Photo: A zebra grazes within the South Luangwa National Park in eastern Zambia. For many local communities, wildlife tourism provides for livelihoods and a further need to properly manage natural resources. Source: Rita Singer for USAID
Bupe Banda was the Zambia Community Resource Board Association’s (ZCRBA) first employee when it was created with USAID support in 2016. With a background in environmental education, she also once interned with the Department of National Parks and Wildlife in Zambia and saw firsthand the challenges of allocating conservation-targeted resources to rural communities living within game management areas and national parks.
In Zambia, half of all safari hunting fees in game management areas (GMA) are shared with the community where the hunt takes place. The funds are then overseen by the local Community Resources Board (CRB) and used to support education, health, and rural development initiatives. Hunting fees also pay the salaries of community scouts who patrol the GMAs for poaching and encourage sustainable utilization of wildlife, forests, and fisheries.
Late last year, when a large share of 2018/19 hunting fees worth more than 19 million Zambian kwacha (equivalent to US$2 million at the time) were still unpaid by the government, Bupe and her colleagues went to the halls of power to demand answers. ZCRBA convened a handful of chiefs—the customary leaders of these lands—to meet with the Minister of Tourism and make it clear that if the fees were not paid, they would no longer allow hunting in their chiefdoms.
“We face a real challenge to move money from the government accounts to community resource boards. The CRBs need a collective voice, a strong and legitimate voice that speaks for the community,” Bupe explains.
The outstanding fees were finally paid to CRBs in February 2020. This outcome is what Bupe calls “advocacy with development.”
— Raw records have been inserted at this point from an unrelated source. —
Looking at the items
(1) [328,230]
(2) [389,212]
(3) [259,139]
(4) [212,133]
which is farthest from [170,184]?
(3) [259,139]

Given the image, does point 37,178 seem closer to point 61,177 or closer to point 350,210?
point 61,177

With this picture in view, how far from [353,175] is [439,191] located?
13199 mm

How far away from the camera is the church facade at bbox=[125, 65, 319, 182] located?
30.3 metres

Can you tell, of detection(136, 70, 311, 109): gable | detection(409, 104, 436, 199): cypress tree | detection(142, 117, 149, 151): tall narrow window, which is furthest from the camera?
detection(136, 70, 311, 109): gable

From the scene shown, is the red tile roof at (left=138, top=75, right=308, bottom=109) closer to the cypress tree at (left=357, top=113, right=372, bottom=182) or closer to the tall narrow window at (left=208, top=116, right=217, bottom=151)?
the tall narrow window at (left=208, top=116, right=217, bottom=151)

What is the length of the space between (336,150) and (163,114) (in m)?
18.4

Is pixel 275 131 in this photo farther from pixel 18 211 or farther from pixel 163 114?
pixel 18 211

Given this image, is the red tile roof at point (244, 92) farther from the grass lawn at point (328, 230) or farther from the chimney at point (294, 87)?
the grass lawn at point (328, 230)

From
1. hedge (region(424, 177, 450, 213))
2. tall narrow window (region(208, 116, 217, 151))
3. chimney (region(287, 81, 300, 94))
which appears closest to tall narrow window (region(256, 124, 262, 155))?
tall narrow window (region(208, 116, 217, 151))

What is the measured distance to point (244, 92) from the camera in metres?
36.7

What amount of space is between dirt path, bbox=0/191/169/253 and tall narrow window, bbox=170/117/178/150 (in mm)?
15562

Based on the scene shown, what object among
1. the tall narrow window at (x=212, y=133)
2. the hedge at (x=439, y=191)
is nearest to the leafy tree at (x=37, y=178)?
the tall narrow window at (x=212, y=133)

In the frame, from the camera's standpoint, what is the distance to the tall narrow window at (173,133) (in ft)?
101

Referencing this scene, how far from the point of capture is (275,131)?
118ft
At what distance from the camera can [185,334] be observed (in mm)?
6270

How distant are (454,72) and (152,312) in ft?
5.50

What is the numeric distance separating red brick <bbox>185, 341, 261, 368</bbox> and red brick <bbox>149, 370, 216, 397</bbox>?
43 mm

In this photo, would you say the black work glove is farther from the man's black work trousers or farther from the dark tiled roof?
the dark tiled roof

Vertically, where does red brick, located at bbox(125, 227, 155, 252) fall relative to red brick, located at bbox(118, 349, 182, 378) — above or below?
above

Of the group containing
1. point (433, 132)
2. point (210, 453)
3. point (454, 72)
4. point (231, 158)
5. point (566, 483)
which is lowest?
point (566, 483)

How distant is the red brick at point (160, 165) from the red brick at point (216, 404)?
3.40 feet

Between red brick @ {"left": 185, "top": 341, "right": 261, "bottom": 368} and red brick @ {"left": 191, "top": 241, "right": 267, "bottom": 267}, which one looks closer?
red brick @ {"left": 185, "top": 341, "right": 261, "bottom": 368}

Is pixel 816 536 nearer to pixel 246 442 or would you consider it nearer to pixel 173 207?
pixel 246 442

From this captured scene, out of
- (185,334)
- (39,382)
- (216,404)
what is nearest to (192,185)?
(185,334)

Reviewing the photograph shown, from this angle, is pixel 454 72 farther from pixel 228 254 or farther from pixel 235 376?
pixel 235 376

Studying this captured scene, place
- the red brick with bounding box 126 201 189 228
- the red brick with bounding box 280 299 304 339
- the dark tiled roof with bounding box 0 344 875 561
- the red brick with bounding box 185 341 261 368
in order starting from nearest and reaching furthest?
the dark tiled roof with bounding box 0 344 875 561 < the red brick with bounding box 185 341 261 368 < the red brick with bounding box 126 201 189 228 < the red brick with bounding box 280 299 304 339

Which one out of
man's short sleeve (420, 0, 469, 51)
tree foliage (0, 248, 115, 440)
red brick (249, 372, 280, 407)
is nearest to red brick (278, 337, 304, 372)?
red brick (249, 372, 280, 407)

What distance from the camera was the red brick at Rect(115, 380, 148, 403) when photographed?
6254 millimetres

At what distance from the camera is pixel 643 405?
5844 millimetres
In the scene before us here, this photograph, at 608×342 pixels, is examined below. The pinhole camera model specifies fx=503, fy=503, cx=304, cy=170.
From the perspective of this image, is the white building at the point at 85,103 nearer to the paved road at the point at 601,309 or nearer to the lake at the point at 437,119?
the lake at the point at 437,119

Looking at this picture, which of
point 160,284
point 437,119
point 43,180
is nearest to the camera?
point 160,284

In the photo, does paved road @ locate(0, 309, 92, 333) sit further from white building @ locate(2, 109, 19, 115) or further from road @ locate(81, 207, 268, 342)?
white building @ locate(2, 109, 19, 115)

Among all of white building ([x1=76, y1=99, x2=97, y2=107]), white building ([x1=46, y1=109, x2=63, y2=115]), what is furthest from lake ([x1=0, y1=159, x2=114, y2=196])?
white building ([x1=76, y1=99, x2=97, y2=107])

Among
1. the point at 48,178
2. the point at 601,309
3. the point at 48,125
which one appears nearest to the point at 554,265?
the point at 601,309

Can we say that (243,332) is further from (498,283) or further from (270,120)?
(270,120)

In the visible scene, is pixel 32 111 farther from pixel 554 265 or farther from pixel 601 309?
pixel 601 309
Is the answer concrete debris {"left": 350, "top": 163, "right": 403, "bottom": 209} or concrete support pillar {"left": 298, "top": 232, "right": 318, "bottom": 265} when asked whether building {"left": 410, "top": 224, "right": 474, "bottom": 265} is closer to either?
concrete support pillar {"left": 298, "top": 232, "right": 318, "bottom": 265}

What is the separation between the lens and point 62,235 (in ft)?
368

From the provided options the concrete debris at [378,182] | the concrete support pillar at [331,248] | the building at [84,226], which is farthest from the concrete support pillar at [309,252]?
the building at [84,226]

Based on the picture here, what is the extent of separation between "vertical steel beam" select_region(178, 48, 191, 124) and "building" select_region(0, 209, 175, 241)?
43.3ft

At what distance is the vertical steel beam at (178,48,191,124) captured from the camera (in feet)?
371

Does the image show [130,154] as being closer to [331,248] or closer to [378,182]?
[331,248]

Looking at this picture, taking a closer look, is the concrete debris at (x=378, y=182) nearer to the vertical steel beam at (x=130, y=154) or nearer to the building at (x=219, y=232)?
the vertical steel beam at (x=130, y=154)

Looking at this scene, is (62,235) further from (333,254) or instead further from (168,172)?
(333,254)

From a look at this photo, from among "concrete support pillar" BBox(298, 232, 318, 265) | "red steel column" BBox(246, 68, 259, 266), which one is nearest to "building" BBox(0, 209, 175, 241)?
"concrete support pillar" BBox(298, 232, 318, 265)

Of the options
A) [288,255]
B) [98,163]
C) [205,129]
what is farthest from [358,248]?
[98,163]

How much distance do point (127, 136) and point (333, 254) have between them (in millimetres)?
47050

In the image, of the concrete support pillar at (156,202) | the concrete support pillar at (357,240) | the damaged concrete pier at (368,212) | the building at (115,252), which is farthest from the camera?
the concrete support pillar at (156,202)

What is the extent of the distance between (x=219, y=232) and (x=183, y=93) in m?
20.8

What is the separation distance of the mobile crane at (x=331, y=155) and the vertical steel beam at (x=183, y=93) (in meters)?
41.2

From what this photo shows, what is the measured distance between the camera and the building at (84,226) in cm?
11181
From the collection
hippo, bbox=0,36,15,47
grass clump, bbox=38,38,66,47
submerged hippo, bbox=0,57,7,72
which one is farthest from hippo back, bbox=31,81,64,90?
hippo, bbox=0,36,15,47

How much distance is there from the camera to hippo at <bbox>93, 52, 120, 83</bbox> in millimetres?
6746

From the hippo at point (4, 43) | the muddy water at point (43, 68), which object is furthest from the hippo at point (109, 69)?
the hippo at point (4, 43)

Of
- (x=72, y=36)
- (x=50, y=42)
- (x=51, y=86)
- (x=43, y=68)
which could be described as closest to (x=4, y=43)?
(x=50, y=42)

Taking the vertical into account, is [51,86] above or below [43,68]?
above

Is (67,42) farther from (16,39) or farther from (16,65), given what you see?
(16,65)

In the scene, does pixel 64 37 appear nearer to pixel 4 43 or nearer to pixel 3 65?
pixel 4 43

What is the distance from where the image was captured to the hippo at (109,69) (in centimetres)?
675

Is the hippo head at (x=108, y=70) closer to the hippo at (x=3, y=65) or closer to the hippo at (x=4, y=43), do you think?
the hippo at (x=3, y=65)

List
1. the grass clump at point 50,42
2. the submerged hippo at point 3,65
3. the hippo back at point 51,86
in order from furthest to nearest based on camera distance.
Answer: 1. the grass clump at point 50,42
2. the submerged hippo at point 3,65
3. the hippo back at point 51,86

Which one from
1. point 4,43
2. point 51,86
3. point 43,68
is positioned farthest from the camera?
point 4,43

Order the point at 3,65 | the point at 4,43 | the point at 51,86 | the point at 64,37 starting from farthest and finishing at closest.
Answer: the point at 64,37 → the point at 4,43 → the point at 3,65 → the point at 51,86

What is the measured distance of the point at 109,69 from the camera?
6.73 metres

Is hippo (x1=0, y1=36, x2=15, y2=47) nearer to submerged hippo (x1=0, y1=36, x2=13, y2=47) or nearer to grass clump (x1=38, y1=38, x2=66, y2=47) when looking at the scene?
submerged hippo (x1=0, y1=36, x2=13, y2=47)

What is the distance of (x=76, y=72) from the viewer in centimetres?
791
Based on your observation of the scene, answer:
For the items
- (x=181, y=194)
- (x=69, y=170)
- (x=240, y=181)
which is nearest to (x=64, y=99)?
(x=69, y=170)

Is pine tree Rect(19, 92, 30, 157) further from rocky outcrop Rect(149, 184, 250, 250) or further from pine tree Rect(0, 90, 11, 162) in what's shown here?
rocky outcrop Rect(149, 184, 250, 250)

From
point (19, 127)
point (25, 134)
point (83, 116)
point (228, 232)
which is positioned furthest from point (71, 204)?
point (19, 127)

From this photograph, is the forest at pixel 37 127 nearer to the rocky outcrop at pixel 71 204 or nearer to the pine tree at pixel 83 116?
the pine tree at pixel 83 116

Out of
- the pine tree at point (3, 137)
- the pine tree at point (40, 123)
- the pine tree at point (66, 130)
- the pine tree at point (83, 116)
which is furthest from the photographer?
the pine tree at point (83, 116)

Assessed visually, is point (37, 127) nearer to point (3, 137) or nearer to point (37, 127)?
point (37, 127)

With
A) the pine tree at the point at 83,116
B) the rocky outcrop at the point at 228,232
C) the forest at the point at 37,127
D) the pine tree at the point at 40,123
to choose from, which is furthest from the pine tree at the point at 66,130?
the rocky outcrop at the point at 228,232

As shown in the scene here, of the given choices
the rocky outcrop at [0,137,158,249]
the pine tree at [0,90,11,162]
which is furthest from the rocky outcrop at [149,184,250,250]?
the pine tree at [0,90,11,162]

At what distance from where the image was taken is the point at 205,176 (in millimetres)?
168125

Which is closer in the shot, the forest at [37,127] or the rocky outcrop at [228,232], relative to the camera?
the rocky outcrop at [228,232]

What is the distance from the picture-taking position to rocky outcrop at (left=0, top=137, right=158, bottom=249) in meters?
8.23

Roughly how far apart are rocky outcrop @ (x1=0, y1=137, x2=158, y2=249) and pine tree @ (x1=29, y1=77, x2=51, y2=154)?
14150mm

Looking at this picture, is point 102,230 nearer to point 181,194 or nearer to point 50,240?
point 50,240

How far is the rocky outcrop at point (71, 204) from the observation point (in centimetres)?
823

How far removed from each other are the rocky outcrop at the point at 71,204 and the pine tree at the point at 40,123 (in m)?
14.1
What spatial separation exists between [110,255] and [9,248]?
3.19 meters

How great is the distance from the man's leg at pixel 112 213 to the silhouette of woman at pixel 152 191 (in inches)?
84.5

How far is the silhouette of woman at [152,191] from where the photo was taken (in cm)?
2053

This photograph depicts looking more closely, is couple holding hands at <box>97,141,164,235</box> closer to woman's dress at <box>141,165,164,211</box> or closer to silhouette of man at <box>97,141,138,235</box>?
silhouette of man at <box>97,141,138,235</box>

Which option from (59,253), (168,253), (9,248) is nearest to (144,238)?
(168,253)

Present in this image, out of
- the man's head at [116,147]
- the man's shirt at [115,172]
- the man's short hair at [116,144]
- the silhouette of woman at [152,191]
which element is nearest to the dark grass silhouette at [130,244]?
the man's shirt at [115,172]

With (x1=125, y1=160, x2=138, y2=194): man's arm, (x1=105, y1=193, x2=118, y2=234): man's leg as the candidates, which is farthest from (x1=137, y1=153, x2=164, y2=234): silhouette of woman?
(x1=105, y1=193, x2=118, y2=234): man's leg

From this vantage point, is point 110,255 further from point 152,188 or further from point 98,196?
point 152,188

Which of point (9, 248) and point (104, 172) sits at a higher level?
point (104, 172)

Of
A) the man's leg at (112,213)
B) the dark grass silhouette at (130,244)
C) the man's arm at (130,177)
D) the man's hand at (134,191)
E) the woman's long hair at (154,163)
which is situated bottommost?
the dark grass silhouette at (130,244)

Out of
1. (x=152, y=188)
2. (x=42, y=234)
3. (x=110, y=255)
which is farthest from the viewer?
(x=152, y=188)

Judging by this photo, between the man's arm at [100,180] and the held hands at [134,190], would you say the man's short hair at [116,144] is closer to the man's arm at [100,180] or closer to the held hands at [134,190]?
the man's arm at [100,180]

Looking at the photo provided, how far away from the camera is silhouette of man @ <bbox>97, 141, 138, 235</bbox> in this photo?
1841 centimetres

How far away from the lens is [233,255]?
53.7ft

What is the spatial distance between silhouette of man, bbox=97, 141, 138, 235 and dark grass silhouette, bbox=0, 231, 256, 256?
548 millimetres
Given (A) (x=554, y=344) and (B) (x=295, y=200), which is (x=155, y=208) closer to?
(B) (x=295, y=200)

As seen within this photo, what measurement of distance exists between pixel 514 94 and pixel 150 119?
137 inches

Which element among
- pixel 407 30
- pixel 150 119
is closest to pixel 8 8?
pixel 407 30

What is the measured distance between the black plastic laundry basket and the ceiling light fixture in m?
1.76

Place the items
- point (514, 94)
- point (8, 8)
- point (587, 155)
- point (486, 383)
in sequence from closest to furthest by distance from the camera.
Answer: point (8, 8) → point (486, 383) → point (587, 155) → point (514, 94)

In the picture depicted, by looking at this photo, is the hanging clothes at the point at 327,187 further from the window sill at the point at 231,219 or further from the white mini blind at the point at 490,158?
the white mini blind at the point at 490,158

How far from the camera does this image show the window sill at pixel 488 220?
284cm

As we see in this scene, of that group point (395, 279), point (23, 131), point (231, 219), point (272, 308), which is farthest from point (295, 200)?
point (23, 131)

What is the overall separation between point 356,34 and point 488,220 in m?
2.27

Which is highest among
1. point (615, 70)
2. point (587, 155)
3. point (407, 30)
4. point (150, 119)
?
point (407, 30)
ZCRBA is just the voice these community organizations need. The association acts as an umbrella for 76 CRBs, as well as Zambia’s emerging community forest groups and fisheries groups. For these communities with CRBs, wildlife tourism revenue is their biggest earner, so the incentives to properly manage natural resources are high. Having Bupe and ZCRBA as advocates brings peace of mind to hundreds of families who rely on wildlife for livelihoods.
Quality of Leadership
Bupe, who is now the National Administrator of the association, and her colleague Isaac Banda, the ZCRBA National Coordinator and a member of the Mkhanya CRB, have since participated in leadership training with the Africa Conservation Leadership Network. The workshops are funded by USAID in partnership with The Nature Conservancy, and have helped Bupe to recognize her skills and overcome her fear of public speaking.
Focused leadership training has also allowed her to learn practical planning tools like meeting management, fundraising, and team building. “Now, I feel like I represent the association wherever I go.”
The leadership trainings form part of USAID’s capacity-building efforts for civil society conservation groups that lack the organizational capacity and confidence to achieve effective advocacy, influence, and community development. Stronger leadership skills are expected to help close the gap created by the isolation and general lack of infrastructure facing CRBs when it comes to scaling their impact in conservation. Although these community groups are often led by passionate individuals, they are missing a critical mass.
USAID is providing CRBs with additional tools and skills to achieve a more cohesive network of wildlife advocates. In 2020, with USAID support, ZCRBA is rolling out smart phones to CRB leaders as well as organizational and planning tools. Phone connectivity will allow the association to better serve the needs of the CRBs, while improving their chances for coordinated action and fundraising.
Finally, USAID is trying to challenge and transform gender norms within the CRBs by offering gender leadership training to increase women’s participation. When not completely absent, women’s representation in CRBs leadership is very low. Of the 76 CRBs in Zambia, 72 are led by men, and the few women who participate experience challenges in the male-dominated structures.
Women leaders like Bupe are rare in Zambia’s conservation sector; however by working with individuals and institutions at a national level, USAID is paving the pathway to ensure there will be more Bupes in the next generation of leaders.